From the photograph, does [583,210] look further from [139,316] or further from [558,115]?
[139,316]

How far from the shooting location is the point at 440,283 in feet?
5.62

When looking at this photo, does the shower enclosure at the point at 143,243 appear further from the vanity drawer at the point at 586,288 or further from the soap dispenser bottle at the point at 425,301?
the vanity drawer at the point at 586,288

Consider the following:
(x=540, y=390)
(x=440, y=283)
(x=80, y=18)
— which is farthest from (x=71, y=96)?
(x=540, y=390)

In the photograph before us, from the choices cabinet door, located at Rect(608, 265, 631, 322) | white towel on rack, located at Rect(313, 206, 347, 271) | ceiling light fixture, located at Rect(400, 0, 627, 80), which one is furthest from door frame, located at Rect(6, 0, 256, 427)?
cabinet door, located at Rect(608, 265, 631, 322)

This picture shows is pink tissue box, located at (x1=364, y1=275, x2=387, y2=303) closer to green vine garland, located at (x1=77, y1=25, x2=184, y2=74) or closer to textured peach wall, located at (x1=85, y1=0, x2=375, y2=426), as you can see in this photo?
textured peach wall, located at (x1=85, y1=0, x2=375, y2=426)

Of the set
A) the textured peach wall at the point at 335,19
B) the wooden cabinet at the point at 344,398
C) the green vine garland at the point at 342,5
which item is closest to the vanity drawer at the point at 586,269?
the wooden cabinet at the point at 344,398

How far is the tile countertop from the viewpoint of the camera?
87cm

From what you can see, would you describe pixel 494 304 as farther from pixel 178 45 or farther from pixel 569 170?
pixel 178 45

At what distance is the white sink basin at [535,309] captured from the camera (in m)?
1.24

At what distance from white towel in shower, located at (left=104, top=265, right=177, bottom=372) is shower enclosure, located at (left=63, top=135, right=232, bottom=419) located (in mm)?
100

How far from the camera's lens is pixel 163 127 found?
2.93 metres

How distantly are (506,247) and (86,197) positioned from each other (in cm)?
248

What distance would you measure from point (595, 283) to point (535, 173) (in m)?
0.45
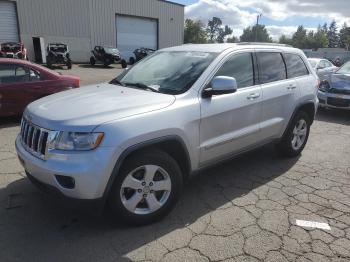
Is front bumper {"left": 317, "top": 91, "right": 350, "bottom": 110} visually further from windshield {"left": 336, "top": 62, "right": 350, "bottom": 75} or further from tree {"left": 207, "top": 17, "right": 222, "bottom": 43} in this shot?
tree {"left": 207, "top": 17, "right": 222, "bottom": 43}

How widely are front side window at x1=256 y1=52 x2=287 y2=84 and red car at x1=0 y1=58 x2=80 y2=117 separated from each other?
4.77 metres

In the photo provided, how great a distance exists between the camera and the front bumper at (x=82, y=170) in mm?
2910

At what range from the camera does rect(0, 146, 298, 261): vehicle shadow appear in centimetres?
305

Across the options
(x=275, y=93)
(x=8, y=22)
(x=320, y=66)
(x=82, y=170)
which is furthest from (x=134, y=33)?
(x=82, y=170)

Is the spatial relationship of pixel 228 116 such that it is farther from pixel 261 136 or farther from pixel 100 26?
pixel 100 26

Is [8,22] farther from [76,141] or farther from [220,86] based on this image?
[76,141]

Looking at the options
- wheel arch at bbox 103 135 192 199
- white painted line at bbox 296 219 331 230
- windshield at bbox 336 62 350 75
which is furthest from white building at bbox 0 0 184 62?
white painted line at bbox 296 219 331 230

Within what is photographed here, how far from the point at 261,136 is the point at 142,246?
2292 mm

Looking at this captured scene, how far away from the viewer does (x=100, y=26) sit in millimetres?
29453

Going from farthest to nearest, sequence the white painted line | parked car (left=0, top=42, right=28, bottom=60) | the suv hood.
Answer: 1. parked car (left=0, top=42, right=28, bottom=60)
2. the white painted line
3. the suv hood

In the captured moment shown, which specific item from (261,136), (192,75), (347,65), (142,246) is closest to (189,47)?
(192,75)

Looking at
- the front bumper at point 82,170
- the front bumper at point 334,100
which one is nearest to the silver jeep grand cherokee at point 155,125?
the front bumper at point 82,170

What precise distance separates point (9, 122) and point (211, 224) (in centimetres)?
572

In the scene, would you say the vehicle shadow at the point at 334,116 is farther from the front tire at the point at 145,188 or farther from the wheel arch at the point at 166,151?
the front tire at the point at 145,188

_TO DO_.
Take the listing above and print it exactly, apart from the pictures.

_RESPONSE FOR THIS EXERCISE_.
From the photograph, does [583,210] look further from [139,316] or further from [558,115]?
[139,316]

How far from the shooting location is the point at 440,283 in feet?
5.62

When looking at this photo, does the shower enclosure at the point at 143,243 appear further from the vanity drawer at the point at 586,288 or further from the soap dispenser bottle at the point at 425,301?
the vanity drawer at the point at 586,288

Consider the following:
(x=540, y=390)
(x=440, y=283)
(x=80, y=18)
— which is farthest from (x=71, y=96)?
(x=540, y=390)

In the photograph before us, from the choices cabinet door, located at Rect(608, 265, 631, 322) | white towel on rack, located at Rect(313, 206, 347, 271) | ceiling light fixture, located at Rect(400, 0, 627, 80), which one is furthest from door frame, located at Rect(6, 0, 256, 427)?
cabinet door, located at Rect(608, 265, 631, 322)

This picture shows is pink tissue box, located at (x1=364, y1=275, x2=387, y2=303) closer to green vine garland, located at (x1=77, y1=25, x2=184, y2=74) or closer to textured peach wall, located at (x1=85, y1=0, x2=375, y2=426), as you can see in this photo?
textured peach wall, located at (x1=85, y1=0, x2=375, y2=426)

Of the set
A) the textured peach wall at the point at 335,19
B) the wooden cabinet at the point at 344,398
C) the green vine garland at the point at 342,5
which item is closest to the vanity drawer at the point at 586,269?
the wooden cabinet at the point at 344,398

How far is the tile countertop from the viewpoint of the camera?
87cm

From what you can see, would you describe pixel 494 304 as farther from pixel 178 45 or farther from pixel 569 170?
pixel 178 45

At what distance is the white sink basin at [535,309] captured from the camera (in m)?
1.24

At what distance from white towel in shower, located at (left=104, top=265, right=177, bottom=372) is shower enclosure, located at (left=63, top=135, right=232, bottom=419) located (in mm)?
100

How far from the camera's lens is pixel 163 127 found?
2.93 metres

How distantly are (506,247) and (86,197) positioned from each other (in cm)?
248

What distance would you measure from point (595, 283) to point (535, 173) (in m)?
0.45
Is front bumper {"left": 317, "top": 91, "right": 350, "bottom": 110} visually further from windshield {"left": 336, "top": 62, "right": 350, "bottom": 75} or further from tree {"left": 207, "top": 17, "right": 222, "bottom": 43} in this shot?
tree {"left": 207, "top": 17, "right": 222, "bottom": 43}

How widely are front side window at x1=256 y1=52 x2=287 y2=84 and red car at x1=0 y1=58 x2=80 y2=117 separated from each other?
4.77 metres

In the photo provided, how great a distance exists between the camera and the front bumper at (x=82, y=170) in mm?
2910

At what range from the camera does rect(0, 146, 298, 261): vehicle shadow appear in centimetres?
305

Across the options
(x=275, y=93)
(x=8, y=22)
(x=320, y=66)
(x=82, y=170)
which is furthest from (x=134, y=33)?
(x=82, y=170)

Is the spatial relationship of pixel 228 116 such that it is farther from pixel 261 136 or farther from pixel 100 26?
pixel 100 26

Is [8,22] farther from [76,141] or farther from [220,86] based on this image?
[76,141]

Looking at the options
- wheel arch at bbox 103 135 192 199
- white painted line at bbox 296 219 331 230
- windshield at bbox 336 62 350 75
which is furthest from white building at bbox 0 0 184 62?
white painted line at bbox 296 219 331 230

Within what is photographed here, how far from the point at 261,136 is the point at 142,246?
2292 mm

Looking at this captured scene, how far away from the viewer does (x=100, y=26) sit in millimetres?
29453

Going from farthest to nearest, sequence the white painted line | parked car (left=0, top=42, right=28, bottom=60) | the suv hood.
Answer: 1. parked car (left=0, top=42, right=28, bottom=60)
2. the white painted line
3. the suv hood

In the captured moment shown, which specific item from (261,136), (192,75), (347,65), (142,246) is closest to (189,47)?
(192,75)

Looking at
- the front bumper at point 82,170
- the front bumper at point 334,100
which one is nearest to the silver jeep grand cherokee at point 155,125?
the front bumper at point 82,170

What precise distance separates point (9, 122) and point (211, 224) (in centimetres)?
572

In the scene, would you say the vehicle shadow at the point at 334,116 is farther from the front tire at the point at 145,188 or farther from the wheel arch at the point at 166,151?
the front tire at the point at 145,188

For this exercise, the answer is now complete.